Noch ein Wundermittel: Rückbau des Staates

„Wäre es … nicht das Beste, wenn sich der Staat völlig zurückzieht, die Bürger in Ruhe arbeiten lässt und ganz auf die Kräfte des Marktes vertraut? Was wäre so schlimm daran, wenn der Staat als Aufgabe nur noch die innere und die äußere Sicherheit besorgt?“ Mit diesem, schonend gesagt, recht schlichten Glauben an den neuen Gott: „die Kräfte des Marktes“ kann es sich Werner im aktuellen Mainstream richtig bequem machen. Die Wahrheit schwimmt auch hier gegen den Strom: Der Rückzug des Staates ist der Vormarsch der Barbarei. Eine banale Frage an Werner: Möchtest Du wirklich in einem Land leben ohne Lebensmittelgesetze, ohne zwingend vorgeschriebene technische Sicherheitsnormen, ohne staatlichen Schutz vor Anlagebetrug? Und ohne staatliche Garantie für Gewährleistung und Produkthaftung der Wirtschaft? In einem Staat ohne Zuständigkeit für die Infrastruktur, der also keine Verkehrswege, keine Schulen und Universitäten mehr erstellt, nicht mehr verantwortlich ist für die Versorgung aller Bürger mit Wasser, Energie und Telekommunikation? In einem Staat ohne Auflagen für die Wirtschaft zum Schutz unserer Natur? Wie sähen unsere Flüsse und Seen wohl heute aus ohne Staat? Möchtest Du wirklich in einem Staat leben ohne öffentlich-rechtliche Regelung des Abfallproblems, also ohne Verbot „privater“ Mülldeponien? In einem Staat ohne verbindliche Regelungen für den Unfallschutz und die Gesundheit der arbeitenden Menschen? Und der Menschen in den Gebäuden und auf den Straßen, also auch ohne verbindliche Regeln für den Schutz unserer Kinder, z.B. hinsichtlich der Verkehrssicherheit von Schulbussen?

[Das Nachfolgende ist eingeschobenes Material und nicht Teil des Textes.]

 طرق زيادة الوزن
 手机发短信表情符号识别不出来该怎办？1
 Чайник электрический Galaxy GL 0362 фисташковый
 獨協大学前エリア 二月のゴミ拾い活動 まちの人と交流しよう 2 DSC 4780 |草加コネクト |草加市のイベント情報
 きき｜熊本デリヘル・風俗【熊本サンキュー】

Ich vertrete nicht die Ansicht, dass es unbedingt und für alle Zeiten seine Hoheit der Staat sein muss, der für alle diese nützlichen Dinge sorgt. Auch mir gehen Hoheitsgebaren und Gängelung auf die Nerven. Meine Vision, mein Traum heißt „freie Assoziation freier Bürger“. Aber eben Assoziation. Der Markt kann das alles nicht leisten, man tut ihm geradezu Unrecht, das von ihm zu fordern. Der Markt braucht Regeln. Er braucht bis heute den Staat sogar zum Schutze seiner selbst: Da er aus seiner eigenen Logik und Dynamik heraus zum Monopol drängt, muss der Staat seit jeher für Wettbewerb sorgen, also dafür, dass sich die „Kräfte des Marktes“ überhaupt halbwegs entfalten können. Werners Sicht des Marktes und seine Vision einer Wirtschaft ohne gesellschaftliche Normen und Regeln fallen weit hinter die Erkenntnisse der liberalen Klassiker der Nationalökonomie zurück.

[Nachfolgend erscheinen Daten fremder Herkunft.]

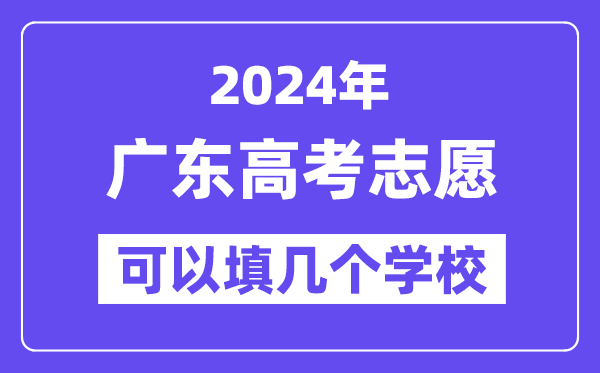 2024广东高考志愿可以填几个学校？附详细填报流程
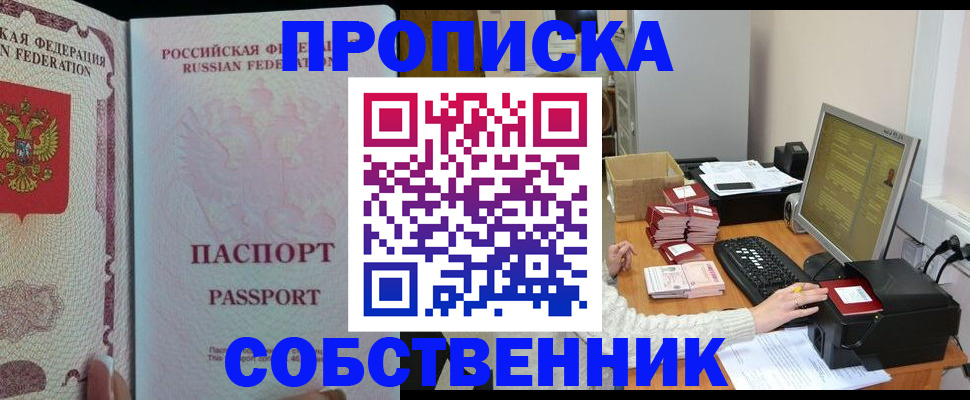 временная регистрация госуслуги в Кемерово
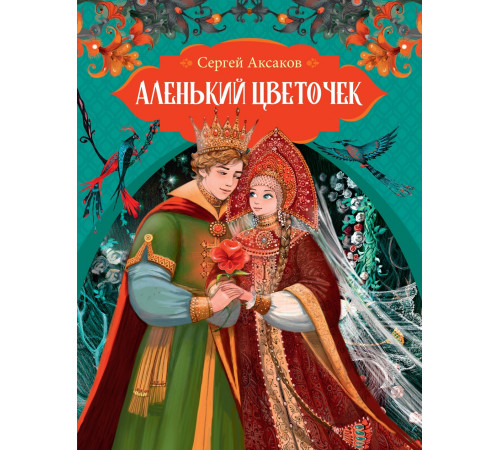 Мах.ЛС.Аленький цветочек.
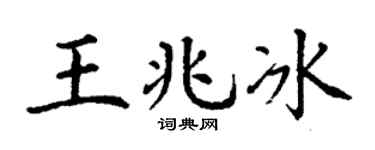 丁謙王兆冰楷書個性簽名怎么寫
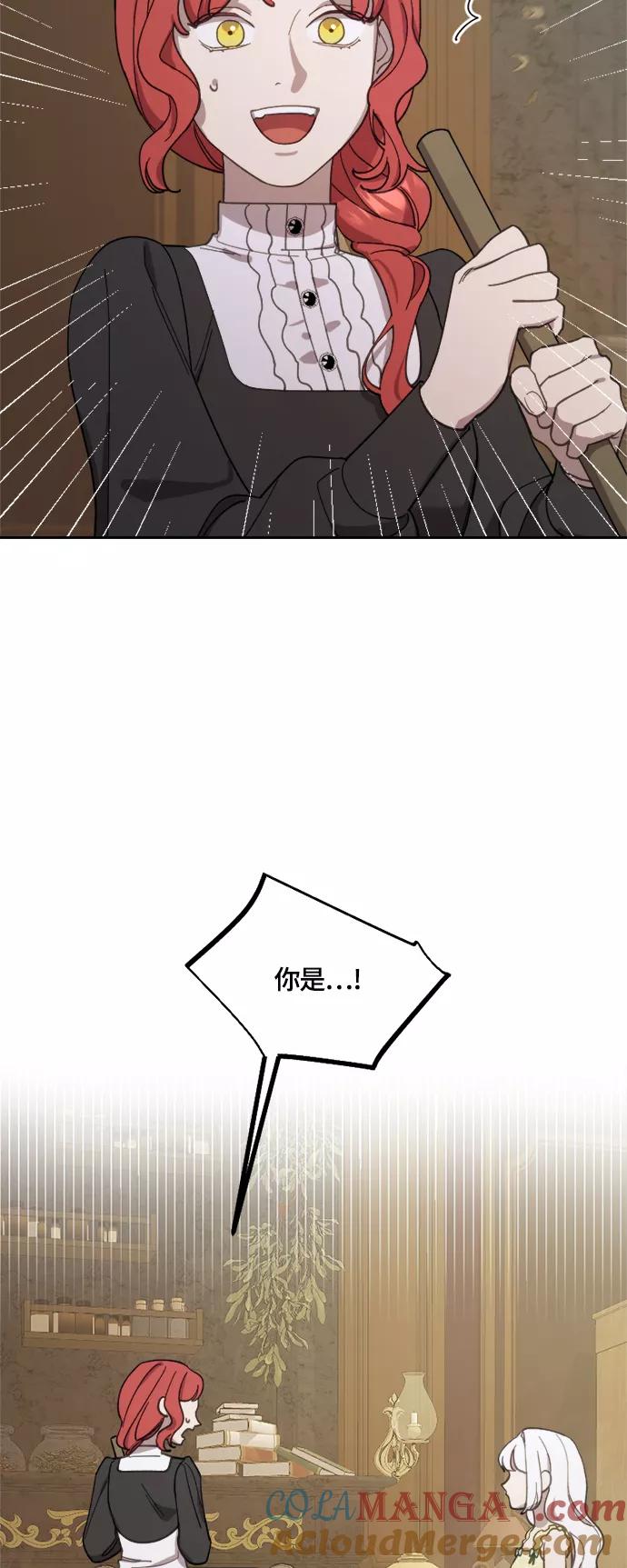 《皇帝倒转时间的理由》第21话 第52页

Was die Klassiker aber nicht gesehen haben: Die Summe aller betriebswirtschaftlichen Optima ergibt nicht „von selbst“ das volkswirtschaftliche Optimum. Für den Betrieb mag es sinnvoll sein, seine Kosten, also auch die für sein Personal, zu senken, so weit das möglich ist. Aber volkswirtschaftlich resultiert daraus eine zu geringe Nachfrage, so dass das Optimum „Gleichgewicht bei Vollbeschäftigung“ verfehlt wird. Das Ungleichgewicht schlägt auf die Betriebe zurück: Sie können ihre Waren nicht im betriebswirtschaftlich erforderlichen Umfang absetzen und ihre Kapazitäten nicht auslasten. So ist es auf Dauer geradezu eine Existenzbedingung für die Unternehmen, dass der Staat ein bodenloses Drücken der Löhne und Gehälter verhindert, etwa durch die Garantie der Tarifautonomie, die Regulierung der Arbeitskonflikte, die Einführung von Mindestlöhnen, die Beteiligung der Arbeitgeber an den Sozialversicherungen der Arbeitnehmer, aber auch durch Regelungen wie Krankengeld, durch die Förderung betrieblicher Pensionskassen usw.. Auch auf diese Weise macht der Staat einen langfristig funktionierenden Markt überhaupt erst möglich.